Maria Clara Lucchetti Bingemer,
teóloga, professora e decana do Centro de Teologia e Ciências Humanas da PUC-Rio.
Não é apenas por sua beleza e seu talento que as lágrimas de Juliette Binoche comoveram o mundo quando foi anunciada a premiação do último Festival de Cannes. A causa é boa e séria. No dia 18 de maio, La Binoche chorou ao divulgar seu novo filme, Copie Conforme. A razão de suas lágrimas era ter recebido a informação de que o cineasta iraniano Jafar Panahi, preso no início de março pelo governo iraniano, havia iniciado uma greve de fome.
Panahi, conhecido por filmes como O Balão Branco (1995) e Fora do Jogo (2006), foi detido no dia 1º de março, acusado de "crimes não especificados". Atualmente, é acusado de estar produzindo um filme contra o regime dos aiatolás. Talentoso cineasta, admirado no mundo inteiro, Panahi sofre em seu país dura repressão que se estende também a sua família e parentes mais próximos. Seus filmes estão proibidos no Irã há uma década, e durante os últimos quatro anos o diretor foi impedido de exercer a profissão.
No início da premiação final do 63º Festival de Cannes, Juliette Binoche venceu na categoria “Melhor Atriz” por sua atuação no filme Copie conforme. Ao receber o prêmio, a bela atriz francesa mostrou um cartaz com o nome de Jafar Panahi, numa manifestação em favor da libertação do diretor iraniano.
Várias personalidades do cinema, tais como Steven Spielberg, Martin Scorcese e Francis Ford Coppola se manifestaram contra a prisão de Panahi, criticando veementemente o regime iraniano por esta demonstração de intolerância. Afirmaram que, tal como os artistas de qualquer parte do mundo, que vêm trazer beleza e criatividade à humanidade, Panahi deveria estar sendo celebrado e livre para realizar sua arte. E não preso por suas posições políticas.
O regime iraniano soltou Panahi, mas ele terá de pagar U$ 200 mil de fiança, embora as acusações que contra ele pesam não estejam esclarecidas. Como sempre acontece, a repressão odeia a transparência e a verdade e prefere esconder-se sob o véu da clandestinidade.
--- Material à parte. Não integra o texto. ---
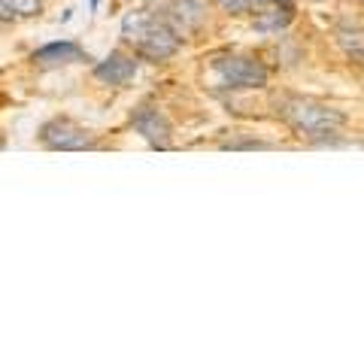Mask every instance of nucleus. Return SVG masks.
Instances as JSON below:
<instances>
[{"label": "nucleus", "instance_id": "1", "mask_svg": "<svg viewBox=\"0 0 364 364\" xmlns=\"http://www.w3.org/2000/svg\"><path fill=\"white\" fill-rule=\"evenodd\" d=\"M277 112L301 136H310V140L331 136L334 131L343 128V122H346V116L340 109L318 104V100H310V97H282L277 104Z\"/></svg>", "mask_w": 364, "mask_h": 364}, {"label": "nucleus", "instance_id": "2", "mask_svg": "<svg viewBox=\"0 0 364 364\" xmlns=\"http://www.w3.org/2000/svg\"><path fill=\"white\" fill-rule=\"evenodd\" d=\"M122 37L136 46L143 58L152 61H167L173 58L179 49V37L167 25L155 21L149 13H128L122 21Z\"/></svg>", "mask_w": 364, "mask_h": 364}, {"label": "nucleus", "instance_id": "3", "mask_svg": "<svg viewBox=\"0 0 364 364\" xmlns=\"http://www.w3.org/2000/svg\"><path fill=\"white\" fill-rule=\"evenodd\" d=\"M215 76L222 79V85L231 88H261L267 85V67L255 58H243V55H228L213 64Z\"/></svg>", "mask_w": 364, "mask_h": 364}, {"label": "nucleus", "instance_id": "4", "mask_svg": "<svg viewBox=\"0 0 364 364\" xmlns=\"http://www.w3.org/2000/svg\"><path fill=\"white\" fill-rule=\"evenodd\" d=\"M40 143L55 152H82L95 146V136L85 128H79L70 119H52L40 128Z\"/></svg>", "mask_w": 364, "mask_h": 364}, {"label": "nucleus", "instance_id": "5", "mask_svg": "<svg viewBox=\"0 0 364 364\" xmlns=\"http://www.w3.org/2000/svg\"><path fill=\"white\" fill-rule=\"evenodd\" d=\"M131 122H134L136 134H143V136H146V143L155 146V149H167L170 140H173V136H170V134H173V131H170V122H167L158 109H152V107L134 109Z\"/></svg>", "mask_w": 364, "mask_h": 364}, {"label": "nucleus", "instance_id": "6", "mask_svg": "<svg viewBox=\"0 0 364 364\" xmlns=\"http://www.w3.org/2000/svg\"><path fill=\"white\" fill-rule=\"evenodd\" d=\"M95 76L100 79V82H107V85H128L131 79L136 76V61L128 58V55H122V52H112L107 61H100L95 67Z\"/></svg>", "mask_w": 364, "mask_h": 364}, {"label": "nucleus", "instance_id": "7", "mask_svg": "<svg viewBox=\"0 0 364 364\" xmlns=\"http://www.w3.org/2000/svg\"><path fill=\"white\" fill-rule=\"evenodd\" d=\"M82 58V49L76 43H49L33 52V61L40 67H58V64H73Z\"/></svg>", "mask_w": 364, "mask_h": 364}, {"label": "nucleus", "instance_id": "8", "mask_svg": "<svg viewBox=\"0 0 364 364\" xmlns=\"http://www.w3.org/2000/svg\"><path fill=\"white\" fill-rule=\"evenodd\" d=\"M170 13H173V21L182 31H195L207 21V4L203 0H176Z\"/></svg>", "mask_w": 364, "mask_h": 364}, {"label": "nucleus", "instance_id": "9", "mask_svg": "<svg viewBox=\"0 0 364 364\" xmlns=\"http://www.w3.org/2000/svg\"><path fill=\"white\" fill-rule=\"evenodd\" d=\"M289 21H291V9L286 4H273L267 13H258L255 31H261V33H279L282 28H289Z\"/></svg>", "mask_w": 364, "mask_h": 364}, {"label": "nucleus", "instance_id": "10", "mask_svg": "<svg viewBox=\"0 0 364 364\" xmlns=\"http://www.w3.org/2000/svg\"><path fill=\"white\" fill-rule=\"evenodd\" d=\"M40 0H0V21L13 18H31L40 13Z\"/></svg>", "mask_w": 364, "mask_h": 364}, {"label": "nucleus", "instance_id": "11", "mask_svg": "<svg viewBox=\"0 0 364 364\" xmlns=\"http://www.w3.org/2000/svg\"><path fill=\"white\" fill-rule=\"evenodd\" d=\"M340 43L355 61L364 64V33L361 31H340Z\"/></svg>", "mask_w": 364, "mask_h": 364}, {"label": "nucleus", "instance_id": "12", "mask_svg": "<svg viewBox=\"0 0 364 364\" xmlns=\"http://www.w3.org/2000/svg\"><path fill=\"white\" fill-rule=\"evenodd\" d=\"M219 4L228 13H249V9L255 6V0H219Z\"/></svg>", "mask_w": 364, "mask_h": 364}, {"label": "nucleus", "instance_id": "13", "mask_svg": "<svg viewBox=\"0 0 364 364\" xmlns=\"http://www.w3.org/2000/svg\"><path fill=\"white\" fill-rule=\"evenodd\" d=\"M258 4H289V0H255V6Z\"/></svg>", "mask_w": 364, "mask_h": 364}, {"label": "nucleus", "instance_id": "14", "mask_svg": "<svg viewBox=\"0 0 364 364\" xmlns=\"http://www.w3.org/2000/svg\"><path fill=\"white\" fill-rule=\"evenodd\" d=\"M91 9H97V0H91Z\"/></svg>", "mask_w": 364, "mask_h": 364}]
</instances>
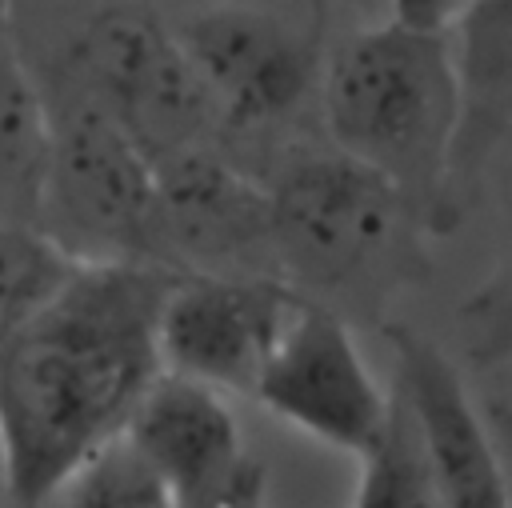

Impressiona ver como tantas vezes artistas, escritores, criadores de conteúdos e inspiradores de ideias e opinião são perseguidos, calados e reduzidos ao silêncio. Enquanto a inspiração voa solta e se traduz em poesia, em arte, em imagem que encanta e provoca a imaginação e o pensamento, a força pretende atrofiá-la com os recursos das armas, do confinamento, da brutalidade, do obscurantismo.
Quem tem medo de Jafar Panahi? Que mal pode fazer o sensível e talentoso iraniano que fez o maravilhoso filme O balão branco, sobre a menina que queria um peixinho diferente para o Ano-Novo? A pequena personagem de Panahi, para chegar com o dinheiro finalmente dado pela mãe até a loja onde o objeto de seu desejo está sendo vendido, tem que passar por uma série obstáculos num mundo de adultos mal intencionados e gananciosos pelo dinheiro e pelo poder.
A potencialidade criadora e a fecunda fantasia de Jafar Panahi inspiram medo. Por isso é preciso confiná-lo, prendê-lo e condená-lo a um isolamento que o impede de participar do festival de Cannes, de socializar suas criações livremente, de conviver com seus pares e com o público. Dali só sai pela fome biológica que entrega ao poder tirânico como símbolo de sua fome de liberdade. Ainda que sob fiança.
Felizmente ainda existem mulheres que são bonitas por dentro e por fora como Juliette Binoche, capaz de chorar e deixar que suas lágrimas e seu corpo selado pelo nome do companheiro preso tenham força bastante para comover a opinião pública. E, através desta, mover a força e gerar libertação. Quando a arte não pode voar qual pássaro livre, quando o talento inspira medo, algo muito obscuro e sério está acontecendo. Infelizmente não são tão raros casos como os do cineasta iraniano Jafar Panahi.